Atovaquone is of particular interest because it has been identified in other studies of SARS-CoV-2 in the context of COVID-19. It is a hydroxynaphthoquinone approved by NICE for the treatment of mild to moderate pneumocystis pneumonia and as a prophylaxis against pneumocystis pneumonia. It also has been used in combination with proguanil (Malarone) as an antimalarial. The mechanism of action of atovaquone has been widely studied; it is a competitive inhibitor of ubiquinol, and against P. falciparum, it acts by inhibiting the electron transport chain at the level of the cytochrome bc1 complex [33]. A more recent study showed that atovaquone inhibits Zika and Dengue virus infection by blocking envelop protein-mediated membrane fusion [34]. Furthermore, in silico molecular docking strategies suggested potential binding of atovaquone to the SARS-CoV-2 spike protein [35,36]. These two mechanisms of action help to explain how atovaquone slows both infection and replication of SARS-CoV-2 in cells.

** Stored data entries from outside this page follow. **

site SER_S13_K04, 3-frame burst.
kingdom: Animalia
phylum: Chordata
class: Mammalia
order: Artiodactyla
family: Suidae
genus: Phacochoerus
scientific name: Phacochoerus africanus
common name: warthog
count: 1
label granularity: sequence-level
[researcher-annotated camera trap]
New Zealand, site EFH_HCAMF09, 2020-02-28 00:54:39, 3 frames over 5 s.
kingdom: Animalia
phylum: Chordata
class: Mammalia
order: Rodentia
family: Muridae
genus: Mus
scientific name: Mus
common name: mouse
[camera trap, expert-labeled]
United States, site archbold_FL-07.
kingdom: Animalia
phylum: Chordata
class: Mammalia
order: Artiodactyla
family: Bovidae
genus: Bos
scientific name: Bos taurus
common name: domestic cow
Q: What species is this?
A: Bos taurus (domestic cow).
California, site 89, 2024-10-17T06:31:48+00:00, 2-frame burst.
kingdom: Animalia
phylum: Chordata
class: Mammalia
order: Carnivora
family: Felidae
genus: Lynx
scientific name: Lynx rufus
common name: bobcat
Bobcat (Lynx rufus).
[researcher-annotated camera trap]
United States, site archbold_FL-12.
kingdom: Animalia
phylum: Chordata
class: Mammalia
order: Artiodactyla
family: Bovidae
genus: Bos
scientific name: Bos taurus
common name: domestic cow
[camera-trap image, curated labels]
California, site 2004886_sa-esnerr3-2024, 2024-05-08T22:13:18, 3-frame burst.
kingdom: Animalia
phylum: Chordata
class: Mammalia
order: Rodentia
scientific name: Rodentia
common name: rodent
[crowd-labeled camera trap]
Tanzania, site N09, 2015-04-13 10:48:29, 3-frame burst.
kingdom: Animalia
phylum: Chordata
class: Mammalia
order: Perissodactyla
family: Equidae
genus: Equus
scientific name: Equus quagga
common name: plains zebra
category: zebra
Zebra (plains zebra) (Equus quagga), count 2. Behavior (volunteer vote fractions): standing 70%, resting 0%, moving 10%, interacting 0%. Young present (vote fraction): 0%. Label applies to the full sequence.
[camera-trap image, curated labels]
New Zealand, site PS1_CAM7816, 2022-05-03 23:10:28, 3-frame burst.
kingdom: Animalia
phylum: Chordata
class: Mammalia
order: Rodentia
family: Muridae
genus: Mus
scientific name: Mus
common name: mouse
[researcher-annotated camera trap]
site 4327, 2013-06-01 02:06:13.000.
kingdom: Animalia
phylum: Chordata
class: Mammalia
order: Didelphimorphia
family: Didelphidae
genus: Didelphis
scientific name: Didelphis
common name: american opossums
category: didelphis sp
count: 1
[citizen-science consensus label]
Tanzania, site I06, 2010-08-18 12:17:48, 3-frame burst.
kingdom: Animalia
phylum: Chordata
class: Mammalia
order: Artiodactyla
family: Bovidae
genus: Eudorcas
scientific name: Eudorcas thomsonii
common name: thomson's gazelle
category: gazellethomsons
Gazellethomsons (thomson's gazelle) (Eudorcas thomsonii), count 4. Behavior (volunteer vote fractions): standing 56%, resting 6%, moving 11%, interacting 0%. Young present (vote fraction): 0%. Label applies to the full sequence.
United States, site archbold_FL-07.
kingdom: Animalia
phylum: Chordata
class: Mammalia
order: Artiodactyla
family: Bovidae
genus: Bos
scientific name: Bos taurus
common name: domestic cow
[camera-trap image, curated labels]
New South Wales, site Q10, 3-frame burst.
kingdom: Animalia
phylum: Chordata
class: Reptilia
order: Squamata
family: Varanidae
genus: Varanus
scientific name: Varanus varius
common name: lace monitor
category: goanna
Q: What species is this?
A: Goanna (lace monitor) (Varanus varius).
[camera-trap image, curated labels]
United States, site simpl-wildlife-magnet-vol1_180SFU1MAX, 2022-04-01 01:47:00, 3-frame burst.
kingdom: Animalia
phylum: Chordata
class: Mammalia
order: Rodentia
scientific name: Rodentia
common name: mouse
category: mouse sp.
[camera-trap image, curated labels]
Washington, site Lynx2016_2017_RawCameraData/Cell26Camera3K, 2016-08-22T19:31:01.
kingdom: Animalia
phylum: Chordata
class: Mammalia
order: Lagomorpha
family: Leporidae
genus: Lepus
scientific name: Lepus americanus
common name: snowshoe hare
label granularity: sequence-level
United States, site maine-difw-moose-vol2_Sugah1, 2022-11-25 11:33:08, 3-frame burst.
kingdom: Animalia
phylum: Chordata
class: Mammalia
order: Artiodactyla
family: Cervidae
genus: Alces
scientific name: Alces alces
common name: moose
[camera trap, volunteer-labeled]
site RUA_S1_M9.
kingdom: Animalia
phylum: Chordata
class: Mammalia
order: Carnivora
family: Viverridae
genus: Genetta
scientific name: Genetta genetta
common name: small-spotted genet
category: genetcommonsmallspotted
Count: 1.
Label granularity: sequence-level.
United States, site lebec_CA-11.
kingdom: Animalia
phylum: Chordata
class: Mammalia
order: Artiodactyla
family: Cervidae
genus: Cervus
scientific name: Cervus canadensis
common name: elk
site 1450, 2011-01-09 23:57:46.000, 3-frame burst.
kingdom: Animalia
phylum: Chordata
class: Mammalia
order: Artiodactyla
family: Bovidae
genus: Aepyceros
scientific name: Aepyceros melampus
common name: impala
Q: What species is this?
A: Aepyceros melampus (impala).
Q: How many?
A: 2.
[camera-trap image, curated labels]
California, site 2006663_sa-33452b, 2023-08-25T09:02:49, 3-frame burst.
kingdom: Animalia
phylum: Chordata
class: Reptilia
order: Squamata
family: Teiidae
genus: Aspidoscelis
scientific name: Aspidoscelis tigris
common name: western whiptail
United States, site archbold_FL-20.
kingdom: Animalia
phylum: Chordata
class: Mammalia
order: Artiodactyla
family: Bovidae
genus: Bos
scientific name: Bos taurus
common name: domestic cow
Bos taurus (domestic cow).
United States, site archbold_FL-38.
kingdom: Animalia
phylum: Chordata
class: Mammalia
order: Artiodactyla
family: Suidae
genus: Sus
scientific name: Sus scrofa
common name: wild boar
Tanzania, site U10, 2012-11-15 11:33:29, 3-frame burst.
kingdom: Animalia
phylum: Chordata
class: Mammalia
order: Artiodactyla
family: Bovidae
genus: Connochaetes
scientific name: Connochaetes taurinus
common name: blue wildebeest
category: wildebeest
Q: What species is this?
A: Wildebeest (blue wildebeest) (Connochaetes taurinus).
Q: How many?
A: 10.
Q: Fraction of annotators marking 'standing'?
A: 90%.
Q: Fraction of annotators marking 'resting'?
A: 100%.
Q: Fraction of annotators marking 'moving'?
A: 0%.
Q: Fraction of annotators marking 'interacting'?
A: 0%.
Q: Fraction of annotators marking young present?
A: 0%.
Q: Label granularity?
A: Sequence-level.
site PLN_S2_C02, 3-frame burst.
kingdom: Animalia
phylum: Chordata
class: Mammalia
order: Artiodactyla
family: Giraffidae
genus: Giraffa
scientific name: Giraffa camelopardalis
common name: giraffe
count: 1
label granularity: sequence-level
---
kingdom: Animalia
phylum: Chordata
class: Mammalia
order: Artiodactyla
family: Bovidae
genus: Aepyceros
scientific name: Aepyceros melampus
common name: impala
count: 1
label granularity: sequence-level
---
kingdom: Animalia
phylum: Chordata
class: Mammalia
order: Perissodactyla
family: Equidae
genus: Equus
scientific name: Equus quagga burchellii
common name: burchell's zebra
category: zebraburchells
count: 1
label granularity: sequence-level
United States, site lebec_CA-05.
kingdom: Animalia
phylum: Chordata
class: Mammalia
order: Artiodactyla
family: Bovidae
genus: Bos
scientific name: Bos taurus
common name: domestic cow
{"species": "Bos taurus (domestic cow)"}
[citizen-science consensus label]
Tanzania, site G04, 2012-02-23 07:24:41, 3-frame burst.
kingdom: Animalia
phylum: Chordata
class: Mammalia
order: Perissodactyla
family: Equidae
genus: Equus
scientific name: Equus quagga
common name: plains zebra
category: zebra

Our observation that bedaquiline inhibits SARS-CoV-2 replication supports evidence from an in silico repurposing study in which bedaquiline was proposed to be a promising inhibitor of the main viral protease of SARS-CoV-2 [37]. The main protease cleaves pp1a and pp1ab polypeptides, which encode nonstructural proteins to form the replication-transcription complex [38], and help explain how inhibitors to the main protease are effective in inhibiting replication of SARS-CoV-2 in Vero 76 cells [39]. Manidipine (a calcium ion channel blocker approved for the use in treating hypertension) is proposed to reduce the activity of the main protease of SARS-CoV-2 [40] and limit the availability of calcium ions, which are required for insertion of the coronavirus fusion peptide into the host lipid bilayers during viral fusion [41].
Our screen also identified ebastine (a second generation H1 receptor antagonist that has been approved for the treatment of allergic rhinitis and chronic idiopathic urticaria) and vitamin D3, which is a health supplement available over the counter. However, histamine antagonists exhibit effects in addition to blockage of the histamine receptor. For example, ebastine blocks the release of anti-IgE-induced prostaglandin D2 [42]. The vitamin D receptor (VDR, a member of the nuclear hormone receptor superfamily) is proposed to be essential for liver lipid metabolism because its deficiency in mice protects against hepatosteatosis [43]. Once bound to VDR, vitamin D plays a major role in hepatic pathophysiology, regulation of innate and adaptive immune responses, and might contribute to anti-proliferative, anti-inflammatory and anti-fibrotic outcomes (reviewed by [44]). Thus far, whether vitamin D supplementation reduces the risk of SARS-CoV-2 infection or COVID-19 severity is unclear [45]. Whilst vitamin D3 met the stringent cut-offs of 85% virus reduction, vitamin D2 and other vitamin D related therapeutics also reduced virus replication but did not meet all criteria across both Vero and HUH7 cell lines.
In conclusion, our study has identified compounds that are safe in humans and show effectiveness in reducing SARS-CoV-2 infection and replication in human cells, especially hepatocytes. Their potency in stopping SARS-CoV-2 replicating in human cells in the face of the COVID pandemic, warrants further study.